__EXERCISE TASKS__
(A) In the thread on tagging drug names, which tool does Jutta Degener say can write every occurrence of a name into a file, followed by its group?
(B) Extend the thread on tagging drug names from the point where it stops.

See the "join" man page for details.

Jim Rogers
Hewlett-Packard Company
Colorado Springs, Colorado

jde@uwbln.uucp (Jutta Degener) (04/14/91)

Neil Greene writes:
> I have a file that contains drug names and next to the drug name is the drug
> group.
> 
> > Dipyrone		Analgesic
> > [...]
> 
> I need a shell script that will read from another (ascii) data file,
> find an occurance of a DRUG_NAME, write the line to another (ascii) file
> and append the appropriate DRUG_TYPE to the new line.

`write all occurances of <name> into a file, followed by <group>' is
something sed can do well.  A statement like

		"/name/s/$/ <group>/w file"
	or 	"/name/s/$/ <group>/p"		for stdout

works fine.

Your input file with the drug pairs is almost a `program' you could feed
to sed.  One would want to add a few slashes, but that, again, could be
accomplished using sed, for example with

	s/\([-a-zA-Z0-9]*\)[ 	]*\([-a-zA-Z0-9]*\)/-e \/\1\/s\/$\/\ \2\/p/p

which turns 
	 foo  bar
into
	-e /foo/s/$/ bar/p

if I'm not mistaken (quote until works).

__ITEMS__
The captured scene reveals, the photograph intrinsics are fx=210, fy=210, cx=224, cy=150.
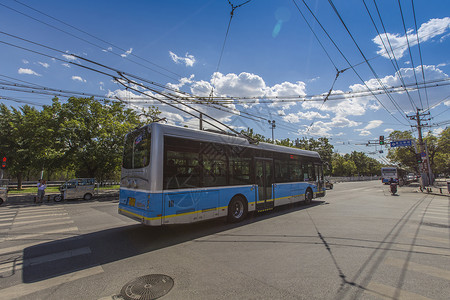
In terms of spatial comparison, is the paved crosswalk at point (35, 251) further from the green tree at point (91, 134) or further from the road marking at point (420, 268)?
the green tree at point (91, 134)

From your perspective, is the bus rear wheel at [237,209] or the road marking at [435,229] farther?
the bus rear wheel at [237,209]

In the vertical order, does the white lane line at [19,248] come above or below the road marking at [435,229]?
below

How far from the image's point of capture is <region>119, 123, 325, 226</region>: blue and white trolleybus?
19.9ft

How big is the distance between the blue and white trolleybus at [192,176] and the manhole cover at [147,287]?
2.02m

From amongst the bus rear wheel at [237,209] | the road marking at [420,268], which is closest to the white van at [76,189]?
the bus rear wheel at [237,209]

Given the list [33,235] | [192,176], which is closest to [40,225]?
[33,235]

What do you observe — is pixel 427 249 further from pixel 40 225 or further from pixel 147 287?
Answer: pixel 40 225

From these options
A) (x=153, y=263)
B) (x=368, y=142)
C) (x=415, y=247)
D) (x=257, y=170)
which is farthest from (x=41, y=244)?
(x=368, y=142)

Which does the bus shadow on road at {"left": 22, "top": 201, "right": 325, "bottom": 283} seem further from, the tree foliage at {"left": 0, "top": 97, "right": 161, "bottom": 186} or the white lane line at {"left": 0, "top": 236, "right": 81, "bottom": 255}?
the tree foliage at {"left": 0, "top": 97, "right": 161, "bottom": 186}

__TASK RESPONSES__
(A) sed

(B)
Now you have three possibilities left: 

(a) forget it, get pearl
(b) figure out how to get those darn spaces across and end up using
    something like

	eval sed -n `sed -n -e "s/\([-a-zA-Z0-9]*\)[ 	]*\([-a-zA-Z0-9]*\)/
		-e \'\/\1\/s\/$\/\ \2\/p'/p" < $1`

    which actually seems to work (joined into one line) from sh,
    given the drug file as first argument
(c) get bitten by the command line length limit, use a tempfile for
    the sed program or go back to step (a)

Still waiting for the awk solution,
				Jutta
--
#include <std/disclaimer.h> Jutta Degener jutta@tub.cs.tu-berlin.de (owl:hugs.)